The DOE’s fundamental shale research approach identifies and addresses the different basin specific barriers to enhance ultimate oil and gas recovery while helping removing various barriers such as low recovery, low permeability (lack of connected pores), flow assurance and operational efficiency:

  • An average 60 to 70 percent of oil is left behind in the producing reservoir. To address the low recovery, the pressure gradients are monitored and maintained by injecting another fluid (water, acid), gas (CO2, produced gas) and/or polymer into the reservoir through injection wells. The injected fluid/gas displaces the oil out of the reservoir and occupies the pore space that the oil originally occupied. For gas fields, the pressure at the production well is decompressed so that gas in the reservoir expands as the pressure drops and then flows to the production well.
  • Reservoir rocks’ properties such as matrix chemistry and cemented material influence pore connectivity. Basin specific reservoir low permeability stems from combined factors such as rock mechanical property (stress and strain relationship), rock rigidity to  fracturing and fracture propagation, open aperture, and distribution geometry.

The DOE’s National Laboratories’ research aims to identify and mitigate these production barriers by investigating mechanical/geochemical/hydrologic response to stimulation and production of shale resources through multi-scale laboratory experiments, numerical modeling of shale deformation, and fluid transport to predict fluid transport in pore-to-reservoir scales.

Data Driven Approaches Employing Artificial Intelligence (AI)/Machine Learning (ML)/Big Data  combined with Numerical/Statistical modeling efforts aim to draw meaningful insights from the huge data generated from our research which can inform oil and gas industry decision-making in real-time.

The DOE’s National Laboratories utilize these advanced computational and world-class science capabilities to integrate physics-informed statistical models, inverse models (such as neural network), NLP (Natural Language Processing), Big Data Analytics, and other rapidly evolving AI/ML technologies to help draw meaningful insights from subsurface reservoir data for real-time-rapid visualization and prediction in order to enable effective decision-making.  Our model will help us visualize and inform near-term and long-term strategies that can be adjusted over the life of the reservoir to increase total oil and gas production.
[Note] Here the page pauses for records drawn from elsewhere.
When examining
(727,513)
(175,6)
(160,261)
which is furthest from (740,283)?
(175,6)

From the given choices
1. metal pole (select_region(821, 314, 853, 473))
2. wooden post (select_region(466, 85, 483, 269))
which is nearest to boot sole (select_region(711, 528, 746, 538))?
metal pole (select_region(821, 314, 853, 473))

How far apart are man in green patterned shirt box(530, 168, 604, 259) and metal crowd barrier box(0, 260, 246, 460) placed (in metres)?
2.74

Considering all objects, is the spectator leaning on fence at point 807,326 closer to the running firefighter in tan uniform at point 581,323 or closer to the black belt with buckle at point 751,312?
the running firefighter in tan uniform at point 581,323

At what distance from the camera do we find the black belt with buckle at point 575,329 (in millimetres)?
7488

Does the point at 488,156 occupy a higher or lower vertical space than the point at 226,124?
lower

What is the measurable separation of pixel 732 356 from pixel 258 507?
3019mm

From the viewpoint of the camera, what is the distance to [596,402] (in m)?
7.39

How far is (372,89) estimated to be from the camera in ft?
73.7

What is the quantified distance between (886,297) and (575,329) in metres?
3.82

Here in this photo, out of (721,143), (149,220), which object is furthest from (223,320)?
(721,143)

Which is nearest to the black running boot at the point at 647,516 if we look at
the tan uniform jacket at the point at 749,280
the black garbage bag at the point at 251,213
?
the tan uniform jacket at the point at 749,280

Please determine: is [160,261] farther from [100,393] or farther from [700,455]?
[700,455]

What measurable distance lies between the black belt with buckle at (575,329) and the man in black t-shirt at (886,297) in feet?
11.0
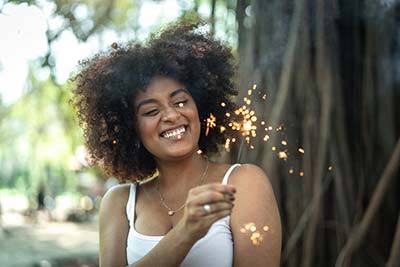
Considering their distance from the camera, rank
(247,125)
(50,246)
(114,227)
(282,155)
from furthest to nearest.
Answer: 1. (50,246)
2. (282,155)
3. (247,125)
4. (114,227)

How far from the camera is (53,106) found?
5.07 metres

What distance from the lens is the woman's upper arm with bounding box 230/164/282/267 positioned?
135 cm

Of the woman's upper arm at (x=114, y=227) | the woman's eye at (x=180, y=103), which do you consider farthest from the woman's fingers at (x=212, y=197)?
the woman's upper arm at (x=114, y=227)

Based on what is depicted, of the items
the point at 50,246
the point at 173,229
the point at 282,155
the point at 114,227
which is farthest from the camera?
the point at 50,246

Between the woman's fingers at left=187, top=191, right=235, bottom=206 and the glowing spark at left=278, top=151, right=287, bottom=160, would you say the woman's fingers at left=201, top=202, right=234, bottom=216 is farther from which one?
the glowing spark at left=278, top=151, right=287, bottom=160

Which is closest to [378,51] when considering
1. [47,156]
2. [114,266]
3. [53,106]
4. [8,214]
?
[114,266]

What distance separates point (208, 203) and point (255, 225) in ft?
0.84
Projects conducted under this effort can be found at the DOE’s National Energy Technology Laboratory (NETL) and Fossil Energy Oil and Gas. The FE News sign up invite link will deliver regular updates to your email inbox.


Enhanced Oil Recovery for Conventional and Unconventional Reservoirs

Oil production from conventional reservoirs has been going on for decades. However, even under the best of circumstances primary, secondary, and tertiary (enhanced) techniques can ultimately lead to recovery of 30 to 60 percent of the original oil in place, leaving behind large volumes of oil in a conventional reservoir. The recovery factor for unconventional oil recovery is even less, with only about 5 percent, because of the relatively low permeability of the unconventional oil reservoir rocks. Consequently, oil and gas trapped in unconventional reservoirs (such as oil in fractured shale source rocks, kerogen in oil shale, or bitumen in tar sands) constitutes a vast potential domestic supply of energy.
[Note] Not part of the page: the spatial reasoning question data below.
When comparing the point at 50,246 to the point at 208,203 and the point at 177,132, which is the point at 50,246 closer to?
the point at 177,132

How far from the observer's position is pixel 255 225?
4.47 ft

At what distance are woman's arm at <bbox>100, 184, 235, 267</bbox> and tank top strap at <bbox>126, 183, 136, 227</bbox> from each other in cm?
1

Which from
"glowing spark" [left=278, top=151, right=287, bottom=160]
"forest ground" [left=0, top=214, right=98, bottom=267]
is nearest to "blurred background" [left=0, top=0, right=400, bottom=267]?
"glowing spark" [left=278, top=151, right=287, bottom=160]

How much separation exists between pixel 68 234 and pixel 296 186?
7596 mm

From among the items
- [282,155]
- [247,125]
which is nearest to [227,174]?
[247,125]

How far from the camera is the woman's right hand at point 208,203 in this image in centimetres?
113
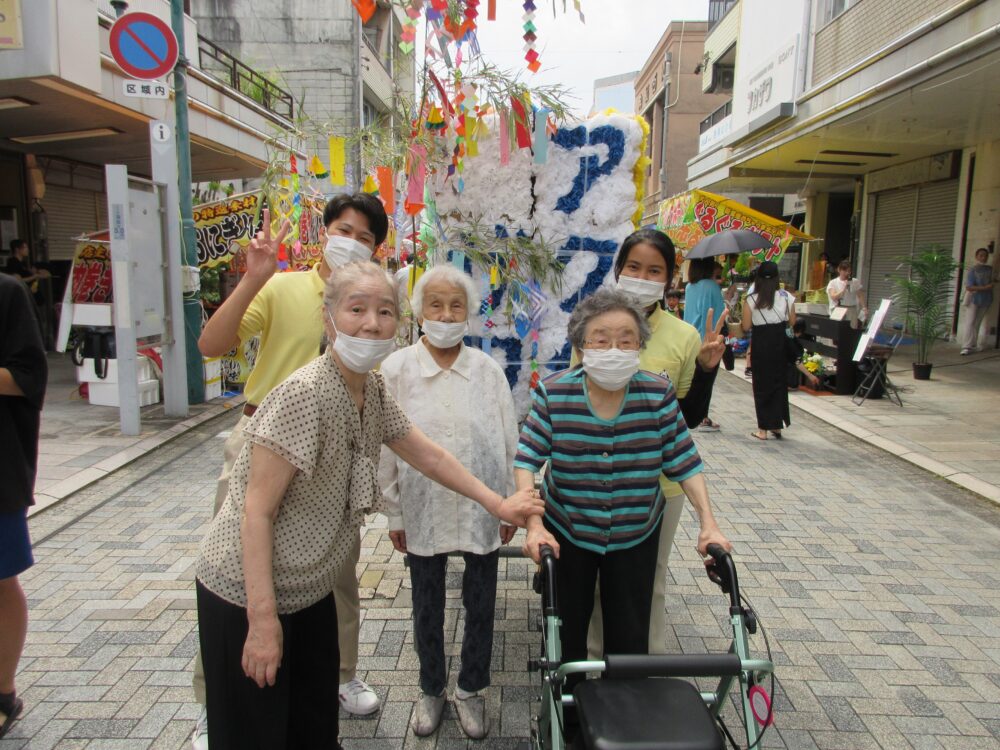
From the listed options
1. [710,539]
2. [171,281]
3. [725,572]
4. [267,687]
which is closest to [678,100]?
[171,281]

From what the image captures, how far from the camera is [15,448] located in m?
2.39

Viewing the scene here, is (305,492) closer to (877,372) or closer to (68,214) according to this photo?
(877,372)

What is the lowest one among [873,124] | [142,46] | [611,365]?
[611,365]

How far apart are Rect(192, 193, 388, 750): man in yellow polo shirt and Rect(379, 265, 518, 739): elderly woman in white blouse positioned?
0.84 feet

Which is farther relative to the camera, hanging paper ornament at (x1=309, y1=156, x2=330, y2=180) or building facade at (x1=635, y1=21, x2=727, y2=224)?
building facade at (x1=635, y1=21, x2=727, y2=224)

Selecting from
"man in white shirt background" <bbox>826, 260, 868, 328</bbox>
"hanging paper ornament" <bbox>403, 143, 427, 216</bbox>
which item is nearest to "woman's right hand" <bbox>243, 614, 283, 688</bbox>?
"hanging paper ornament" <bbox>403, 143, 427, 216</bbox>

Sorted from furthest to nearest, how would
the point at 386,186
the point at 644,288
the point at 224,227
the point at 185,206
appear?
the point at 224,227 → the point at 185,206 → the point at 386,186 → the point at 644,288

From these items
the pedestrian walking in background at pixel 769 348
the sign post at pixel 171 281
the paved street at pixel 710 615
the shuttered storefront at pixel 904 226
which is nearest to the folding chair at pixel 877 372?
the pedestrian walking in background at pixel 769 348

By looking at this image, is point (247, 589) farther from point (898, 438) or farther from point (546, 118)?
point (898, 438)

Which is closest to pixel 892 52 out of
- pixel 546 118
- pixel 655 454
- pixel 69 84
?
pixel 546 118

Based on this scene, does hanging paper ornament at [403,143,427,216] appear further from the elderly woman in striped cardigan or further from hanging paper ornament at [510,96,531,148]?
the elderly woman in striped cardigan

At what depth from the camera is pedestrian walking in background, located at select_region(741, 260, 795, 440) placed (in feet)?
22.8

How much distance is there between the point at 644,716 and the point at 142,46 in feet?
22.6

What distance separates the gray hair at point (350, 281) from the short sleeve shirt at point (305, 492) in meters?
0.17
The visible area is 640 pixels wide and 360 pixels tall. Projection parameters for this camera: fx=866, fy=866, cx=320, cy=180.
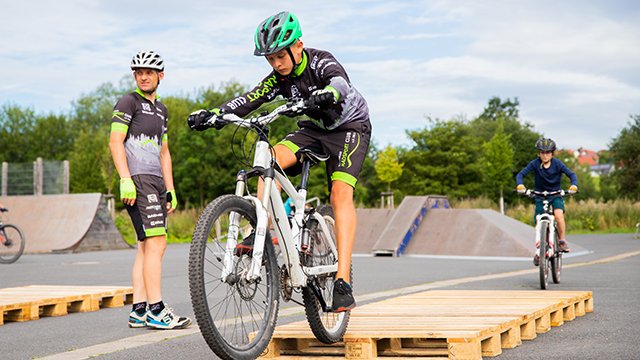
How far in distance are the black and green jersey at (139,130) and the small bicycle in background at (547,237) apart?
584 centimetres

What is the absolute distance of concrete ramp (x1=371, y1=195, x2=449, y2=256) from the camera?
20.9 metres

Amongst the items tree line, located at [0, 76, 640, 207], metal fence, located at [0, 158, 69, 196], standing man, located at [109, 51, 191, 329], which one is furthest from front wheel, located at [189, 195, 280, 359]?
tree line, located at [0, 76, 640, 207]

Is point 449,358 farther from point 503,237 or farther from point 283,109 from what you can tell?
point 503,237

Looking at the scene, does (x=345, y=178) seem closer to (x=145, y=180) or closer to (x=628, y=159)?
(x=145, y=180)

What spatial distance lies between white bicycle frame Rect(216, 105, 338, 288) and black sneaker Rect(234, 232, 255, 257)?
0.12 ft

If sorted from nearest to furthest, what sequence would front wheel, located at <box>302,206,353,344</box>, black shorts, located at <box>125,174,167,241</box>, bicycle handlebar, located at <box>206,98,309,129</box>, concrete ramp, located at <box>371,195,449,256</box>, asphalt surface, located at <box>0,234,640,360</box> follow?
bicycle handlebar, located at <box>206,98,309,129</box> < front wheel, located at <box>302,206,353,344</box> < asphalt surface, located at <box>0,234,640,360</box> < black shorts, located at <box>125,174,167,241</box> < concrete ramp, located at <box>371,195,449,256</box>

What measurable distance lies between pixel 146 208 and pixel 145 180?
0.83ft

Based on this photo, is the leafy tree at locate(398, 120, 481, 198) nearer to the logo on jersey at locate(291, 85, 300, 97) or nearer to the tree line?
the tree line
The application of Enhanced Oil Recovery (EOR) methods to overcome the physical forces holding oil and gas underground can turn these accumulations into domestic oil reserves capable of supporting economic growth for decades to come. CO2 injection for miscible flooding, already the most common EOR method, holds even greater promise if it can be more widely applied to mature oil fields across the country rather than only in fields close to natural sources of CO2. The re-injection of natural gas associated with oil production is also being investigated as a mechanism for EOR; this not only enables incremental recovery, but also reduces the need for flaring of natural gas during production.

Accelerated development of EOR technologies will allow the U.S. to take advantage of new opportunities to: (1) maintain our growing energy independence by augmenting new sources of tight oil production; (2) economically utilize captured CO2 while reducing emissions; (3) optimize the use of associated gas; and (4) maximize the lifetime utility of existing infrastructure and wells in mature conventional fields.

Building on the DOE’s history of supporting the development of advanced EOR technologies, the current research program covers conventional and unconventional reservoirs.

At present, the DOE is funding field-based research focused on:

  • Next generation CO2-EOR technologies that can increase recovery from existing producing conventional and unconventional reservoirs and accelerate application of the process to other mature oil fields around the country;
  • Ways to improve the performance and lower the cost of chemical floods, as well as ways to accelerate their application by independent producers, which are the most likely operators of mature U.S. oil fields; and
  • Methods for enhancing recovery of oil and gas locked in unconventional reservoir rocks like in the Bakken, Permian, and the Eagle Ford shale formations or that have characteristics that make their production difficult (such as heavy oil in Arctic reservoirs).

Projects being conducted under this effort can be found at NETL.

Produced Water Research

Picture 1 Upstream Onshore

Produced water is the water that comes to the surface as a byproduct of oil and gas exploration and production.  It includes native formation water and fluids that are brought to the surface during normal production operations including stimulation processes such as hydraulic fracturing.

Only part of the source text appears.